Introduction: Two prospective audits of activity in a hand unit were performed, in 1989-1990 and during 2000-2001, to identify trends in elective hand surgery referrals from primary care.
Patients and methods: Two 6-month prospective audits of activity in a hand unit were performed, including elective referrals from primary care. Data were collected on all in-district referrals with elective hand disorders. Cross boundary flow was identified to permit assessment of changes in referrals by diagnosis over a decade.
Results: There was a 36% increase in health authority referrals for elective hand surgery over the decade (from 289 to 392 per 100,000 of population per year). The number of elective hand surgery operations rose 34% over the decade (from 149 to 199 operations per 100,000 of population per year). Carpal tunnel syndrome (the commonest reason for elective referral) almost doubled (from 59.7 to 112 per 100,000 of population per year). Referrals for ganglion, the second most common elective referral, rose modestly. Referrals for osteoarthritis (commonly basal thumb arthritis) almost trebled over the decade to become the fourth commonest condition referred to the hand unit (from 12.7 to 34 per 100,000 of population per year). Referrals for Dupuytrens disease, trigger finger and rheumatoid arthritis were relatively unchanged over the decade. Congenital hand referrals are uncommon but doubled during the decade.
Conclusions: Hand surgery referrals rose by 36% over the decade. Analysis of the commoner conditions referred reveal a high prevalence within the community with the possibility of increased referrals in years to come.

• Material shown
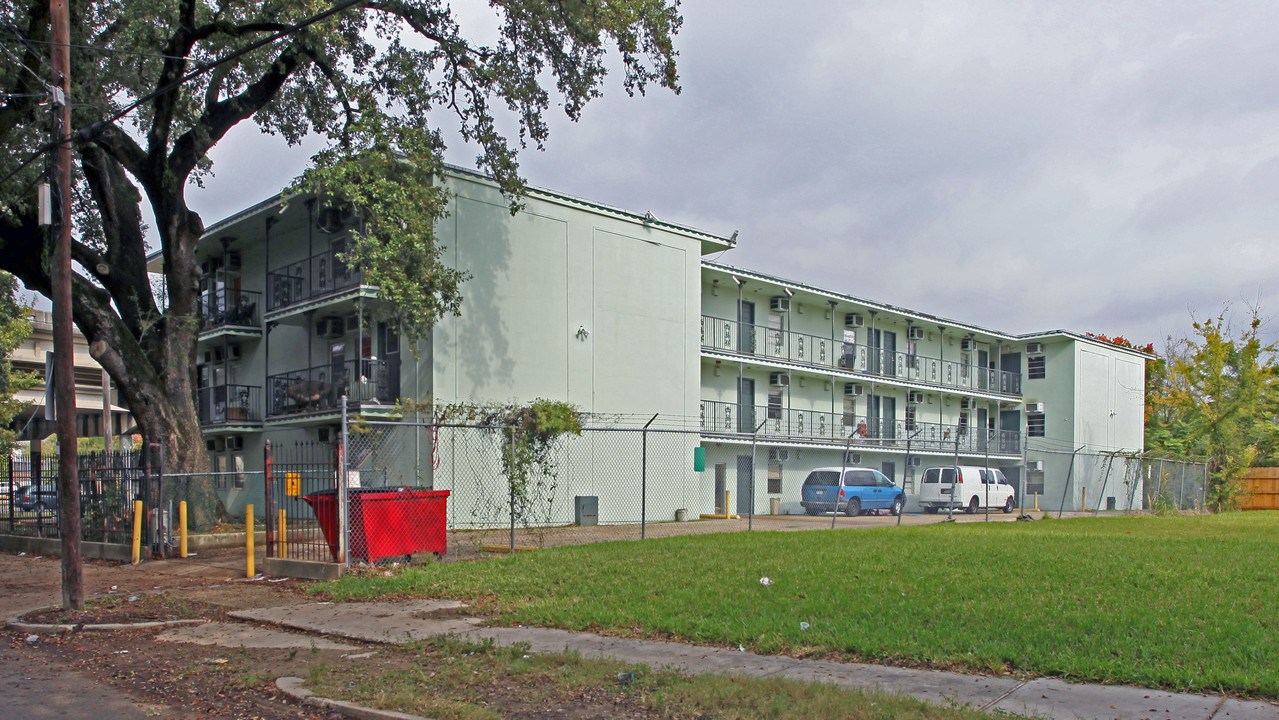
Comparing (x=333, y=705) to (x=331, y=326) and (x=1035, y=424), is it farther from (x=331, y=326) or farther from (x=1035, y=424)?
(x=1035, y=424)

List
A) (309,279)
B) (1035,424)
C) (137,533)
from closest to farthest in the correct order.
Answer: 1. (137,533)
2. (309,279)
3. (1035,424)

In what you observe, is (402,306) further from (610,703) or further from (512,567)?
(610,703)

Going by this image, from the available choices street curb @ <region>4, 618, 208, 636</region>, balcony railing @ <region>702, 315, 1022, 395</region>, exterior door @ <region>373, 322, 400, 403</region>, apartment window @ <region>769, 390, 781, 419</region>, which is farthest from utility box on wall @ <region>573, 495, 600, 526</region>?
street curb @ <region>4, 618, 208, 636</region>

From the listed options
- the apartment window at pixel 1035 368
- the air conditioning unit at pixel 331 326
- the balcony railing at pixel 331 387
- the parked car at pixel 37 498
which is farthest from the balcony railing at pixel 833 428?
the parked car at pixel 37 498

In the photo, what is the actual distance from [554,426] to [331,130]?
9.40 meters

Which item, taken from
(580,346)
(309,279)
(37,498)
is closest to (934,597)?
(580,346)

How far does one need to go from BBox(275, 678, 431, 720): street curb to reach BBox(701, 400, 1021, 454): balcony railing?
22.0m

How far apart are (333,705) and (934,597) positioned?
234 inches

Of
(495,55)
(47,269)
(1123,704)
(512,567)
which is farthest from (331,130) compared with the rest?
(1123,704)

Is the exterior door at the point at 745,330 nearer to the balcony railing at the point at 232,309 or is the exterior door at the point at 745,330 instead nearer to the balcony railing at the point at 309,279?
the balcony railing at the point at 309,279

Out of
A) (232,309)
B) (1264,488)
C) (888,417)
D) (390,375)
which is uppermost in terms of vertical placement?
(232,309)

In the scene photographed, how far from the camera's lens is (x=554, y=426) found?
18203 millimetres

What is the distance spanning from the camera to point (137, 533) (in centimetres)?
1672

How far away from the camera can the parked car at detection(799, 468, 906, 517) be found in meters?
30.9
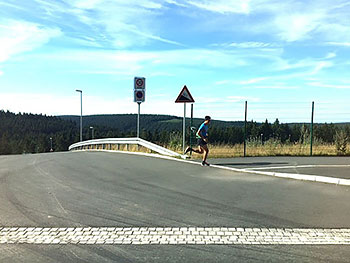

• Work request
Retype the part of the hand surgery referral audit above word for word, starting at the words "Introduction: Two prospective" and ending after the words "surgery referrals from primary care.".

• Response to the task
Introduction: Two prospective audits of activity in a hand unit were performed, in 1989-1990 and during 2000-2001, to identify trends in elective hand surgery referrals from primary care.